TAREAS A REALIZAR =
1) Responde según el texto sobre Mozart:
(a) ¿Qué afición de Mozart menciona el texto como lo único extraordinario en sus costumbres?
(b) ¿A quién solía rogar Mozart que se encargara de cortarle la comida?
(c) ¿Con qué personaje compara un autor a Mozart?
2) Amplía el texto sobre Mozart con un párrafo que continúe a partir de su última oración.

TEXTO DE LECTURA =
☆ ☆ ☆ ☆
«Mozart, aunque sus padres hubieran sido celebrados por su belleza, no se distinguía ni por lo agradable de su figura ni por la buena conformación de su cuerpo. Cabanis hace observar que «la sensibilidad puede ser comparada a un fluido cuya cantidad total es determinada, y que siempre que fluye en abundancia en un sentido, disminuye proporcionalmente en los demás.»
Mozart no alcanzó jamás su desarrollo natural. Durante su vida entera fue delicada su salud. Era pálido y flacucho, y si bien la configuración de su rostro era extraordinaria, no había nada llamativo en su fisionomía, salvo su extrema movilidad. La expresión de su rostro cambiaba a cada instante, y señalaba el dolor o el placer que en aquel momento experimentaba. Era muy reparable en él una manía que suele ser signo de estupidez: su cuerpo estaba en perpetuo movimiento; siempre estaba jugando con las manos o dando con el pie en el suelo. Por lo demás no había nada extraordinario en sus costumbres, exceptuando su enorme afición al juego de billar. Tenía en su casa una mesa de billar en la que jugaba solo cuando no tenía con quién. Sus manos estaban tan habituadas a tocar el piano que eran bastante torpes para todo lo demás. En la mesa nunca cortaba la comida, y si lo hacía era mal y con dificultad. Generalmente rogaba a su esposa que se encargara de este menester.

Mozart, dice un autor, podría ser descrito como una especie de Peter Pan, el niño que nunca creció. Durante toda su vida de adulto padeció de esta inquietud anormal. Su barbero ha explicado cuánto sufría para afeitarle. No bien se sentaba, atado el paño al cuello, se enfrascaba en sus pensamientos y olvidaba cuanto le rodeaba. A veces, sin decir palabra, daba un salto, se paseaba por la habitación o pasaba a la de al lado, mientras que el barbero, peine o navaja en mano, le seguía los pasos. En la mesa era cosa frecuente tener que llamarle a la realidad, pues sus raptos eran continuos, y cuando la inspiración se apoderaba de él olvidaba todo lo demás. Torcía y retorcía la punta de la servilleta, la pasaba maquinalmente por debajo de la nariz, haciendo al mismo tiempo los visajes más raros y grotescos.
☆ ☆ ☆ ☆
DATOS PRESENTADOS =
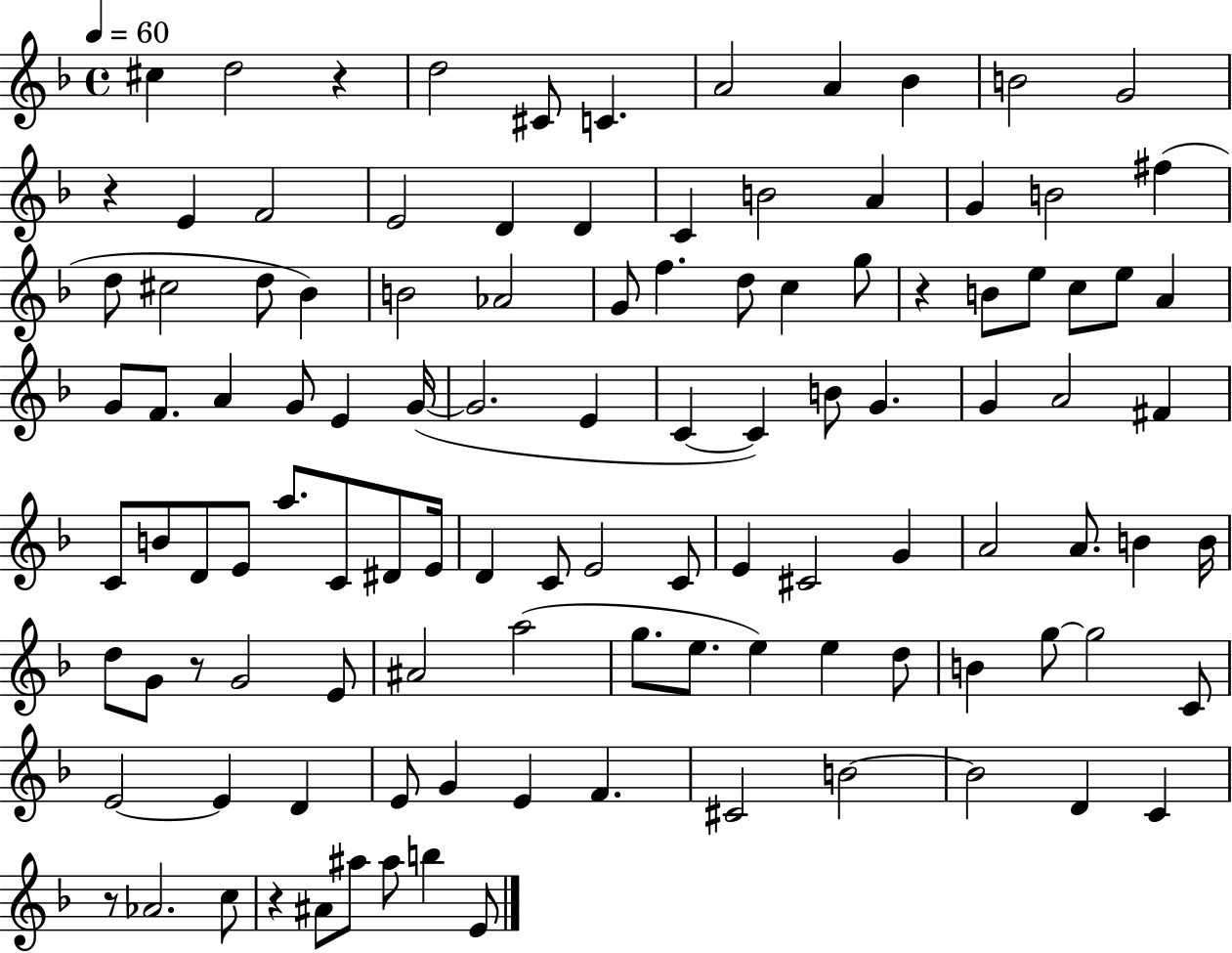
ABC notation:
☆ ☆ ☆ ☆
SOLUCIONES =
1)
(a) Su enorme afición al juego de billar.
(b) A su esposa.
(c) Con Peter Pan, el niño que nunca creció.

2)
Los retratos que de él se conservan nos le muestran como un hombre elegante, aunque enclenque, de frente ancha, barbilla partida, ojos ensoñadores y cejas bien arqueadas. El cabello, del que se sentía orgulloso, lo llevaba naturalmente empolvado y con lazo. Cuando se excitaba, su mirada perdía la languidez. Uno que se hallaba presente en el ensayo de Fígaro escribe: “No olvidaré jamás cómo se transformó el aspecto insignificante de Mozart cuando le alumbraron los destellos del genio. Es imposible describirle. Como no se puede pintar el arco iris.” Su viuda, en sus recuerdos dice que Wolfgang amaba todas las artes y tenía buen gusto para la mayor parte. “Dibujaba bien y era un bailarín excelente. Su voz era atenorada; hablaba con suavidad, salvo cuando dirigía música, pues entonces era su voz fuerte y enérgica, daba golpes con los pies y se le oía a distancia. Tenía las manos pequeñas y delicadas.”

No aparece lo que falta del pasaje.